# Slow Chat Archives > Slow Chat: Visual C++: Yesterday, Today, and Tomorrow >  [RESOLVED] latest version of DLL Hell?

## HoM

Hi,

I found, that VC of 2005 came up with that strange mechanism having C runtime in WinSXS folder. So it is not possible, to ensure that my app is running with the dlls next to it (on XP - on W2k it still works - how inconsistent!), which makes live harder then ever! Why did you do that  :Confused:  

I found funny effects with these manifest resources, which should tell each file, which runtime dlls to use: once it was even the case, that a binary did not load on a computer, on which it was build! 

However - and here comes the question - I was not able to find out, how the MAKE tools create the manifest, that gets linked to the bin and how the content (esp. concerning the c runtime) is created.

And: don't you think that WinSxs and GAC will grow wild and make - similar to huge registries - computers becoming slower with every product you install?

:: Recorded data ::
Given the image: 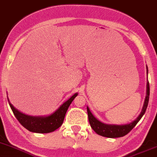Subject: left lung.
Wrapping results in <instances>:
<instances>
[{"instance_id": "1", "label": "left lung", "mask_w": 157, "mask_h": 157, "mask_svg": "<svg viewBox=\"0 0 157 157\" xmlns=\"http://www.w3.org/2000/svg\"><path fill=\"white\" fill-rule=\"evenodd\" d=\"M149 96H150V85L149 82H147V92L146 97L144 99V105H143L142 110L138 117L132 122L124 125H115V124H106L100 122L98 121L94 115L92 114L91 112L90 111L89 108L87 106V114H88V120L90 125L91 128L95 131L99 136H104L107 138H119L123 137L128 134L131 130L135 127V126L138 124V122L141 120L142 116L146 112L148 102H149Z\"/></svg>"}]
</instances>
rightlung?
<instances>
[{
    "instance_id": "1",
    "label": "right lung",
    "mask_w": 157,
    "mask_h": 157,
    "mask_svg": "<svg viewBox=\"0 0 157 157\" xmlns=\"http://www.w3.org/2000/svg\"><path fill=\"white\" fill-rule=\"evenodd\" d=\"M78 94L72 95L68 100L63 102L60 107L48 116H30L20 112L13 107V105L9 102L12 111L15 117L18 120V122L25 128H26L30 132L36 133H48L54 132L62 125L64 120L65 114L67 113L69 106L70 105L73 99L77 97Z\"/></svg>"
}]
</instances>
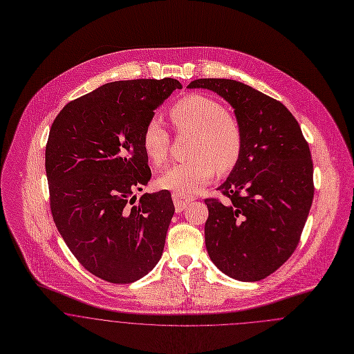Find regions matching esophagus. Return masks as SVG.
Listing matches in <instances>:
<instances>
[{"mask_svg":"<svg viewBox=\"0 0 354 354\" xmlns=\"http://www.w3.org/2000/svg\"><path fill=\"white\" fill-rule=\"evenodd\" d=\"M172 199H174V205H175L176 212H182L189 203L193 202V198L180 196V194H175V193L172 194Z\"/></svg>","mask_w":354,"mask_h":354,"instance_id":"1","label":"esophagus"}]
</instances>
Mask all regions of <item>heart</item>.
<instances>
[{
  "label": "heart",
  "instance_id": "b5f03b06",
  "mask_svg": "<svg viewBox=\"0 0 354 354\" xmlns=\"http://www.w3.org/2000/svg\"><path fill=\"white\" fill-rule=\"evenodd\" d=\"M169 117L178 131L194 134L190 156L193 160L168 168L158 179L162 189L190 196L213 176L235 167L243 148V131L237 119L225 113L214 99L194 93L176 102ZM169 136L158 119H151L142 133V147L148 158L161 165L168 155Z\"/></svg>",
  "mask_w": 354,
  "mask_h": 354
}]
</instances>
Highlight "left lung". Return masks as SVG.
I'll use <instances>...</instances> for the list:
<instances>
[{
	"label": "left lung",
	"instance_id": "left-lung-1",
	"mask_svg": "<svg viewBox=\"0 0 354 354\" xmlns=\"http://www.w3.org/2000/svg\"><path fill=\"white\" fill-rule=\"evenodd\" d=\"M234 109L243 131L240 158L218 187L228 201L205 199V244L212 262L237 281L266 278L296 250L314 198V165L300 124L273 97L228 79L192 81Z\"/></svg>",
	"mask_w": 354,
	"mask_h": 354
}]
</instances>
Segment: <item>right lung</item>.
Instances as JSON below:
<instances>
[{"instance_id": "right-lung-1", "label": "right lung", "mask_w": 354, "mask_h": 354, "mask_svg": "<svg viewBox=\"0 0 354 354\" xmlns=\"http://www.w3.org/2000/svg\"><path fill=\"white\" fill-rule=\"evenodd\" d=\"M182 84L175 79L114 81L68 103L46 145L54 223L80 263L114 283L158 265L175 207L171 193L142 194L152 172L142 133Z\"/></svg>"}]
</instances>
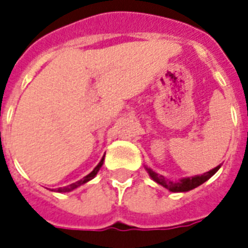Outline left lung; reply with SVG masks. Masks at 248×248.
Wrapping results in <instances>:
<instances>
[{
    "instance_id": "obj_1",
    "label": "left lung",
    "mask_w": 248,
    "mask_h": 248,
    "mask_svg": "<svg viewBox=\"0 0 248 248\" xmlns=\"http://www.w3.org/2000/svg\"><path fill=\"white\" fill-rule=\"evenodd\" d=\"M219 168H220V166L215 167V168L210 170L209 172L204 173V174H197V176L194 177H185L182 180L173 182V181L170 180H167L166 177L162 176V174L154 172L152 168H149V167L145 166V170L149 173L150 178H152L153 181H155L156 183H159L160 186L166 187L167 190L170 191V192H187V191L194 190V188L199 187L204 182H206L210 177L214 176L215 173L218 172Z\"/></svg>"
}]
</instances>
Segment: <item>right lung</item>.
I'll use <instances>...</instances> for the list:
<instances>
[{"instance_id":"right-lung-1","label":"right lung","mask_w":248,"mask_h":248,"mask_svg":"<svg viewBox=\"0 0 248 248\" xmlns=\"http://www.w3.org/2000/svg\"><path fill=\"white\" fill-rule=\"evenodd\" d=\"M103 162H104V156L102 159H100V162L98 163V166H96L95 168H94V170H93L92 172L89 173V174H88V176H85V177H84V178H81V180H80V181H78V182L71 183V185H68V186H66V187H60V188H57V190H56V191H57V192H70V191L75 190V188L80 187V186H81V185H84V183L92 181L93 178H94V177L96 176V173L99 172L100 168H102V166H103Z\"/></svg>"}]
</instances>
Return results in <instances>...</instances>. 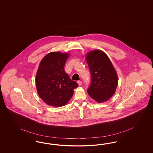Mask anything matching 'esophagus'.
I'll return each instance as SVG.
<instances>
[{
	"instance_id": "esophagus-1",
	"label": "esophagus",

:: Job 1 ::
Going by the DLL Hell forum post, list each thing the poster asks.
:: Job 2 ::
Pick up the DLL Hell forum post after its last sentence and keep it going.

:: Final answer 1 ::
- Why the C runtime was moved into the WinSXS folder in the 2005 version of VC.
- How the MAKE tools create the manifest that gets linked to the binary.
- How the manifest's content, especially the part about the C runtime, is created.
- Whether WinSxs and GAC will grow wild and, like huge registries, make computers slower with every product installed.

:: Final answer 2 ::
regards
HoM

----------


## AymanS

Martyn answered such question about the use of WinSxS in deploying the CRT. Here a nice explanation on his blog at http://blogs.msdn.com/martynl/archiv...13/480880.aspx

If you have specifcs that is not working for you, please feel free to bring it up on the other codeguru forums or the MSDN ones.

Thanks,
Ayman Shoukry
Program Manager
VC++ Team

----------


## orcmid

> Martyn answered such question about the use of WinSxS in deploying the CRT. Here a nice explanation on his blog at http://blogs.msdn.com/martynl/archiv...13/480880.aspx


One of the great things about the Slow Chat is that the team has provided great links to specific articles and some very useful blogs. 

I'm grateful that the article is still in Martyn's blog feed but his blog only lasted a month (October 2005)!  Is Martyn still on the team and when can we expect more from him?  There's a promise of more in the linked article and I would love to find more discussion on that topic.

----------


## AymanS

Martyn is still on the team. He even recently posted on the VC++ team blog...take a look at http://blogs.msdn.com/vcblog/archive...12/628353.aspx

Also, he keeps answering lots of Libs related questions on the MSDN forums as well as to his recent Channel9 video at http://channel9.msdn.com/Showpost.aspx?postid=186406

I will make sure to pass him your feedback!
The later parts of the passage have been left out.